Yeni Asya Gazetesi'nin Said-i Nursi'nin ölüm yıldönümü dolayısıyla 20 Ekim 1996 günü Kocatepe Camii'nde düzenlenen mevlitte meydana gelen olayların ardından Aczmendiler hakkında açılan davanın duruşmaları da, sanıkların saç şekilleri ve kıyafetleri dolayısıyla ''renkli görüntülere'' sahne oldu. Dava, 4616 sayılı Yasa kapsamında değerlendirildi.

Üniversite harçlarına yapılan zammı protesto etmek amacıyla TBMM Genel Kurul Salonu'nun izleyici locasında ''harçlara hayır'' pankartı açan öğrencilerin de yargılandığı dava, Ankara 2 No'lu DGM'de sonuçlandırıldı.

Emniyet Genel Müdürlüğü Kaçakçılık ve Organize Suçlarla Mücadele Daire Başkanı Hanefi Avcı da DGM'de yargılananlar arasında yer aldı. MİT'in operasyonel faaliyetlerde kullandığı bazı telefon numaralarını elde ettiği ve bunları açıkladığı gerekçesiyle yargılan Avcı, beraat etti.

DGM'de yargılanan bir diğer emniyetçi ise Eski Emniyet Genel Müdürlüğü İstihbarat Dairesi Başkanvekili Bülent Orakoğlu oldu. Orakoğlu, kamuoyunda ''Köstebek'' davası diye bilinen davada beraat etti.

Fethullah Gülen, Ankara 2 No'lu DGM'de hakkında açılan davanın duruşmalarına ABD'de olduğu için katılmadı. DGM, davanın kesin hükme bağlanmasını, 4616 sayılı Yasa uyarınca erteledi.

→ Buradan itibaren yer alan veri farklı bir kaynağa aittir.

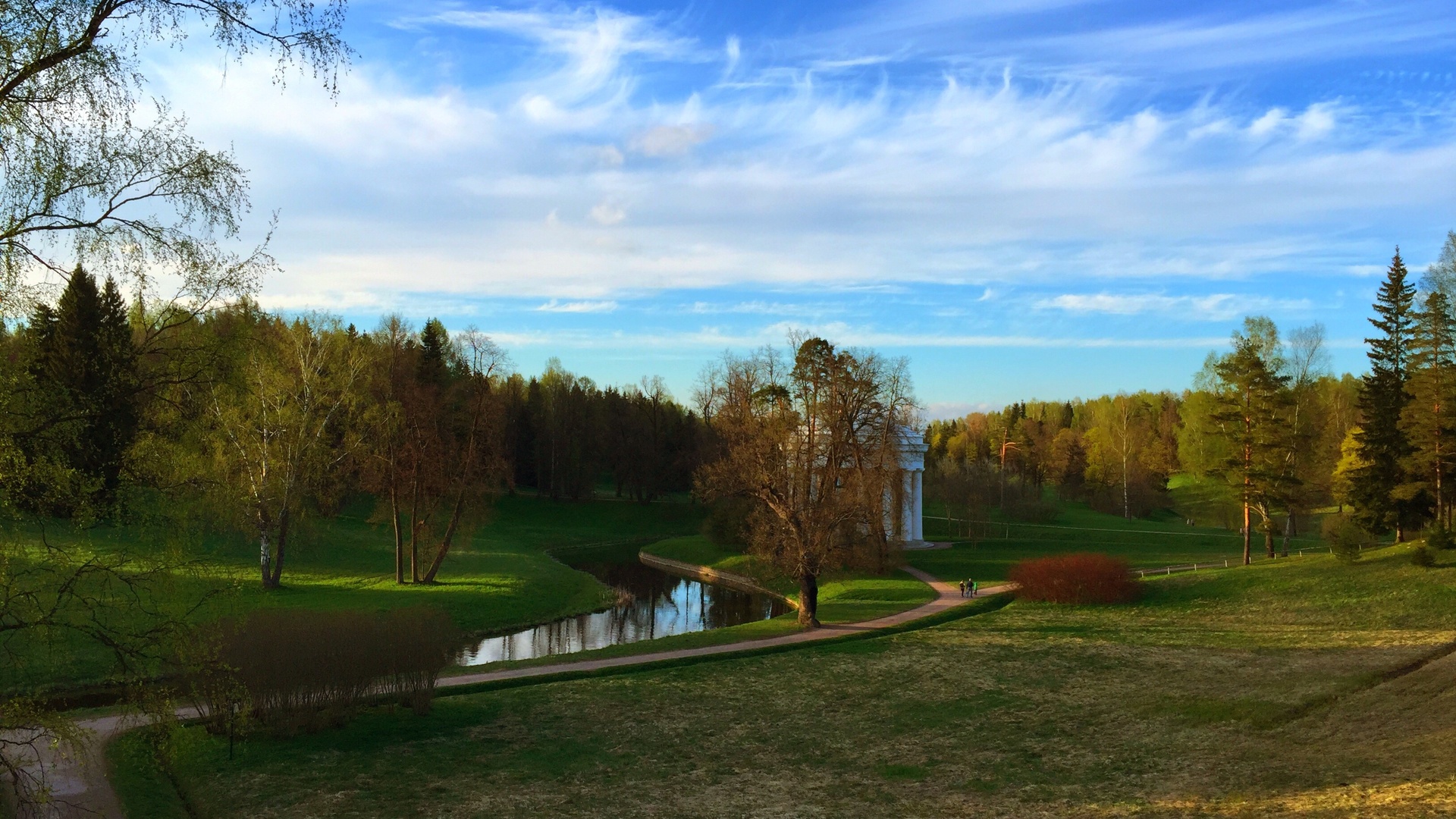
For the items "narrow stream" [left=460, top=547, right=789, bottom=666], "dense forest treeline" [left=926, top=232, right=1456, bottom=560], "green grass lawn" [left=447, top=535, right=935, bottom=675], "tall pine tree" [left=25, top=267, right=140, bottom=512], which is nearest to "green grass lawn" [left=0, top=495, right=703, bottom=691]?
"narrow stream" [left=460, top=547, right=789, bottom=666]

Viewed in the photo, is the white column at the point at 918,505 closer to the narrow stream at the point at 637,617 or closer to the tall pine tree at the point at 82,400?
the narrow stream at the point at 637,617

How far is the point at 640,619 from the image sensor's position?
34.9 meters

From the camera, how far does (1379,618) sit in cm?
2625

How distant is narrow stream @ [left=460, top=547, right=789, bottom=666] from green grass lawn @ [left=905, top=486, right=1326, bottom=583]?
9.37m

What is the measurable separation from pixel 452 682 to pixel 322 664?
4858mm

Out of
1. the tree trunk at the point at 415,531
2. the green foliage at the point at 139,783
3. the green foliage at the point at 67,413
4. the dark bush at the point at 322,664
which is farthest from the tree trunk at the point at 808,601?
the green foliage at the point at 67,413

Terör örgütü PKK'nın ''Avrupa sorumlularından'' olduğu belirtilen Cevat Soysal, 18 yıl 9 ay ağır hapis cezası aldı.

Diyarbakır DGM, 1999 yılında terör örgütünün sözde komutanlarından ''Parmaksız Zeki'' kod adlı Şemdin Sakık'ı idam cezasına mahkum etti.

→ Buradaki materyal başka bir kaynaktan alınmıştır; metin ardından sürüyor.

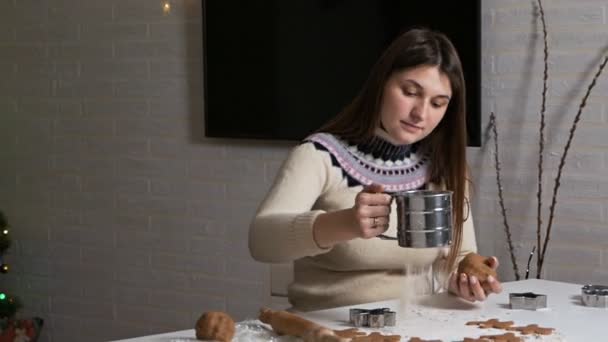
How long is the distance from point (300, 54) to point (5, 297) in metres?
1.93

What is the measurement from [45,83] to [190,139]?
913mm

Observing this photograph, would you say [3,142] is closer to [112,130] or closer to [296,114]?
[112,130]

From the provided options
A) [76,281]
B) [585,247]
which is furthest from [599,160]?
[76,281]

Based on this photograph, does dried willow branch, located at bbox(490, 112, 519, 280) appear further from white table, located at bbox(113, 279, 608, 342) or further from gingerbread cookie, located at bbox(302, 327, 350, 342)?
gingerbread cookie, located at bbox(302, 327, 350, 342)

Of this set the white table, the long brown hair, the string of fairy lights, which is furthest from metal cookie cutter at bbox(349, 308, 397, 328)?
the string of fairy lights

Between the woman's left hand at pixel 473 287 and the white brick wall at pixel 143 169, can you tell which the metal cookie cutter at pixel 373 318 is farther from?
the white brick wall at pixel 143 169

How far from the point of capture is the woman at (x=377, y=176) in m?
2.44

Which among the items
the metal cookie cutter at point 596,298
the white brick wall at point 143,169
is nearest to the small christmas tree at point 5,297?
the white brick wall at point 143,169

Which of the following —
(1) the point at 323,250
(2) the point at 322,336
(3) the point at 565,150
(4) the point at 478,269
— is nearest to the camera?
(2) the point at 322,336

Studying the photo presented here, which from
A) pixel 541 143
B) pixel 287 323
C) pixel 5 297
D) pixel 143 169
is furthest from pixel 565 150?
pixel 5 297

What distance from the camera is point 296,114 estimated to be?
14.1ft

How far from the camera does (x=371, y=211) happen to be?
2.18 m

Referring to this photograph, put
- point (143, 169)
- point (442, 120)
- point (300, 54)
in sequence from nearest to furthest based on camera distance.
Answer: point (442, 120) → point (300, 54) → point (143, 169)

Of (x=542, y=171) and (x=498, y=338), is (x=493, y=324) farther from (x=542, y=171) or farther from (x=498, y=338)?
(x=542, y=171)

DGM'de hakkında en çok dava açılan kişilerden biri ise Sosyolog -Yazar İsmail Beşikçi oldu. Hakkında 100'ün üzerinde dava açılan, kesinleşmiş hapis cezası olan 52 dosyadan 50'sinin, Basın ve Yayın Yoluyla İşlenen Suçların Ertelenmesine İlişkin Kanun kapsamına girmesi dolayısıyla Beşikçi, 1993 yılında girdiği cezaevinden yaklaşık 6 yıl sonra çıktı.

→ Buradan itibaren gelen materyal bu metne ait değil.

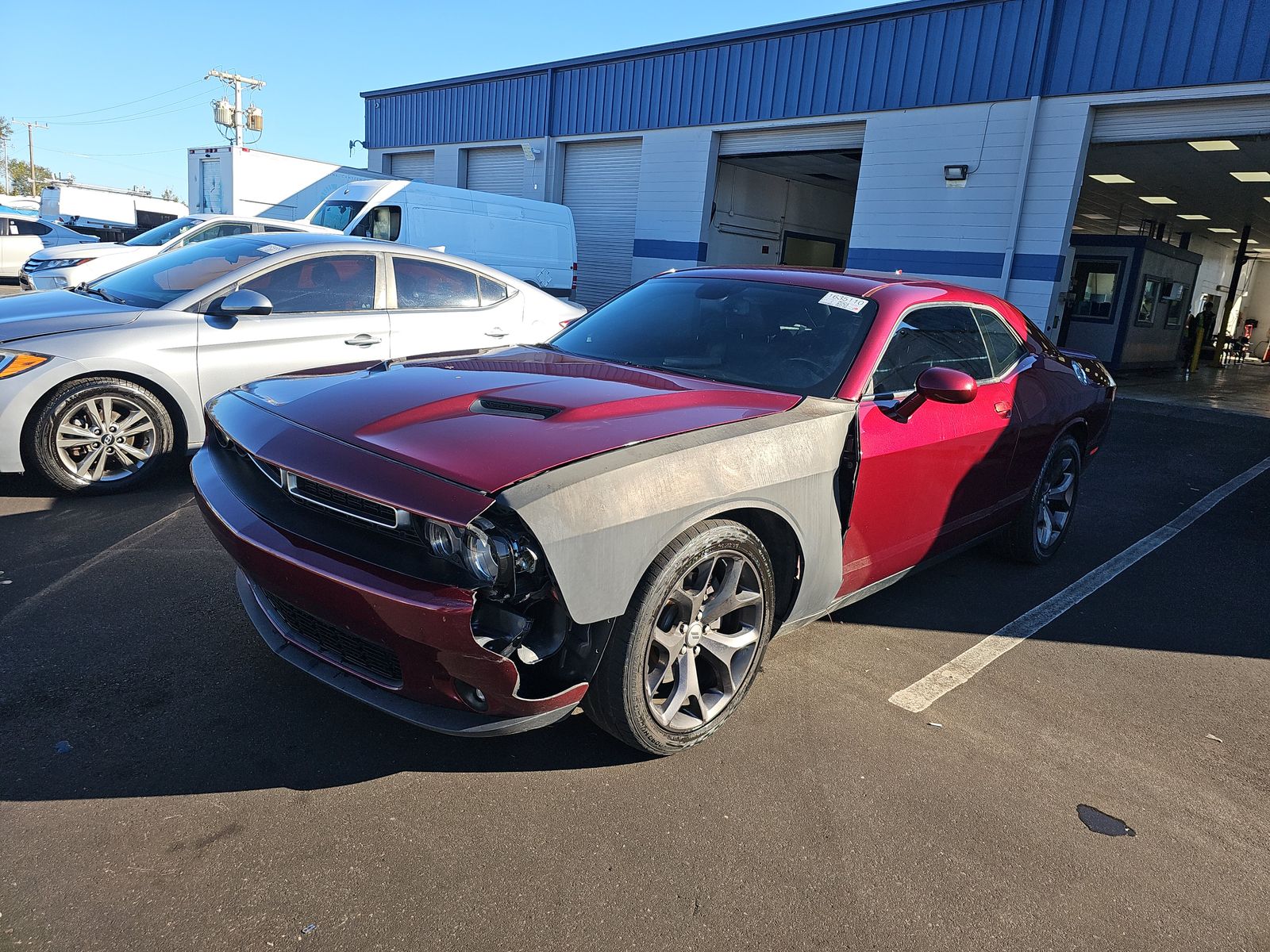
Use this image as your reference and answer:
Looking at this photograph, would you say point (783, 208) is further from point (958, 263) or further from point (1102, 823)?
point (1102, 823)

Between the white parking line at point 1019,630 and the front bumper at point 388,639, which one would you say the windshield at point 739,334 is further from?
the front bumper at point 388,639

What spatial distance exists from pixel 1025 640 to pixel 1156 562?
76.4 inches

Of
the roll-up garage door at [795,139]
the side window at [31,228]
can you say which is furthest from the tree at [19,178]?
the roll-up garage door at [795,139]

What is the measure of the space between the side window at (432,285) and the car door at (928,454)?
144 inches

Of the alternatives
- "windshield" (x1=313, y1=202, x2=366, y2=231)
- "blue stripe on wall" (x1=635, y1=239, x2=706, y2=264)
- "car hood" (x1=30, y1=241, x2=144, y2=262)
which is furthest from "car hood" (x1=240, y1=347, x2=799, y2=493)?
"blue stripe on wall" (x1=635, y1=239, x2=706, y2=264)

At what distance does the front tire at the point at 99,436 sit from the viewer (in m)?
4.71

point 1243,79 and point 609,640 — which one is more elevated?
point 1243,79

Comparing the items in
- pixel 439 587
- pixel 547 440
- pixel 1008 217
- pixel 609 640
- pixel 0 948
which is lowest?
pixel 0 948

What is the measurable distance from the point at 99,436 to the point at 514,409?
3.48m

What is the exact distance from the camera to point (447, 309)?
6238 millimetres

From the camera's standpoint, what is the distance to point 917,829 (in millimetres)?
2533

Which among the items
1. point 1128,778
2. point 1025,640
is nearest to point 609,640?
point 1128,778

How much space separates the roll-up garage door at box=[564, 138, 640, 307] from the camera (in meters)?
18.3

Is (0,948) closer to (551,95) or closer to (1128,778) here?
(1128,778)
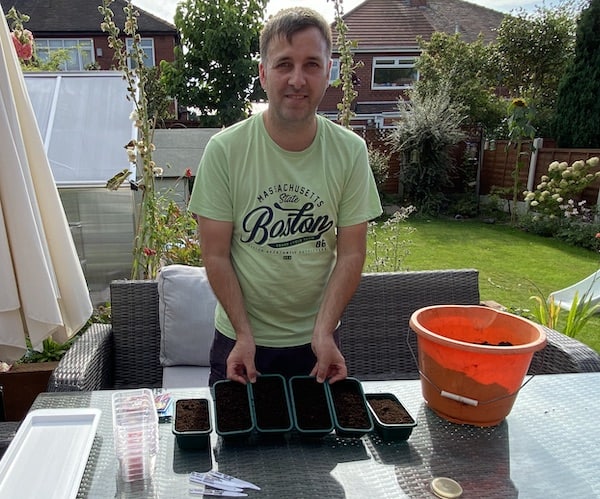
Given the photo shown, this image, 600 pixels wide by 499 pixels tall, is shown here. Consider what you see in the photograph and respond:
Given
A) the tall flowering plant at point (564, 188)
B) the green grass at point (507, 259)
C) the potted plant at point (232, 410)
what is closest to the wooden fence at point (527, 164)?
the tall flowering plant at point (564, 188)

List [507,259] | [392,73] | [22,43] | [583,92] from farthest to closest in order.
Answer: [392,73]
[583,92]
[507,259]
[22,43]

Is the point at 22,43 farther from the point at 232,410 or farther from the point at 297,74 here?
the point at 232,410

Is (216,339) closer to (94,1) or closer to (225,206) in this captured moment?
(225,206)

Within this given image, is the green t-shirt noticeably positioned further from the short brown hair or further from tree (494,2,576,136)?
tree (494,2,576,136)

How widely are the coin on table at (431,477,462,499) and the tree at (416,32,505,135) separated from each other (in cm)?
1154

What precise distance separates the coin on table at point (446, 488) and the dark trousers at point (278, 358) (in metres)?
0.57

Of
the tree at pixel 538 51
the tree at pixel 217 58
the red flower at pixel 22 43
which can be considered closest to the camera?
the red flower at pixel 22 43

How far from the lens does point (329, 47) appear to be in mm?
1360

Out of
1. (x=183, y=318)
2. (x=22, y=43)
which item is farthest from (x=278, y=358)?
(x=22, y=43)

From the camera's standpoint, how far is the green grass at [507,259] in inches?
208

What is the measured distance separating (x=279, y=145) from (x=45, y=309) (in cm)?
94

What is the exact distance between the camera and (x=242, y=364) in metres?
1.31

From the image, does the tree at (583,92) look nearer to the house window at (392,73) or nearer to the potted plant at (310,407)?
the potted plant at (310,407)

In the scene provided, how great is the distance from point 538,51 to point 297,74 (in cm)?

Müzisyen Mehmet Şanar Yurdatapan, Gazeteci Oral Çalışlar, Yazar Haluk Gerger, Prof. Yalçın Küçük, Doç. Dr. Fikret Başkaya da DGM koridorlarında en çok görülen simalar arasında yer aldı. Ankara DGM, soruşturmaları sırasında büyük yankılar uyandıran, Bayındırlık ve İskan Bakanlığı'nın bazı ihalelerinde yolsuzluk yapıldığına ilişkin ''Vurgun'', hayali ihracatla ilgili ''Örümcek Ağı'' ve enerji ihalelerine ilişkin ''Beyaz Enerji'' davalarında, TCK'nın 313. maddesindeki değişiklik dolayısıyla görevsizlik kararı verdi, dosyalar ağır ceza mahkemelerine gönderildi.

Gazeteci-Yazar Uğur Mumcu, Prof. Dr. Ahmet Taner Kışlalı, Prof. Dr. Muammer Aksoy ve Doç. Dr. Bahriye Üçok'un öldürülmesi gibi çok sayıda olayı kapsayan ''Umut Operasyonu''na ilişkin dava, Yargıtay'ın bir kısım sanıklar yönünden bozma kararı vermesinin ardından, Ankara 2 No'lu DGM'de devam ediyor.

SSK'ya iyileştirici tıbbi malzeme alımına ilişkin ''Neşter Operasyonu'', yurda kaçak et sokulmasıyla ilgili ''Buffalo'' ve Yargıtay'ın bozma kararı verdiği ''Hizbullah'' davaları ise sonuçlanmadı.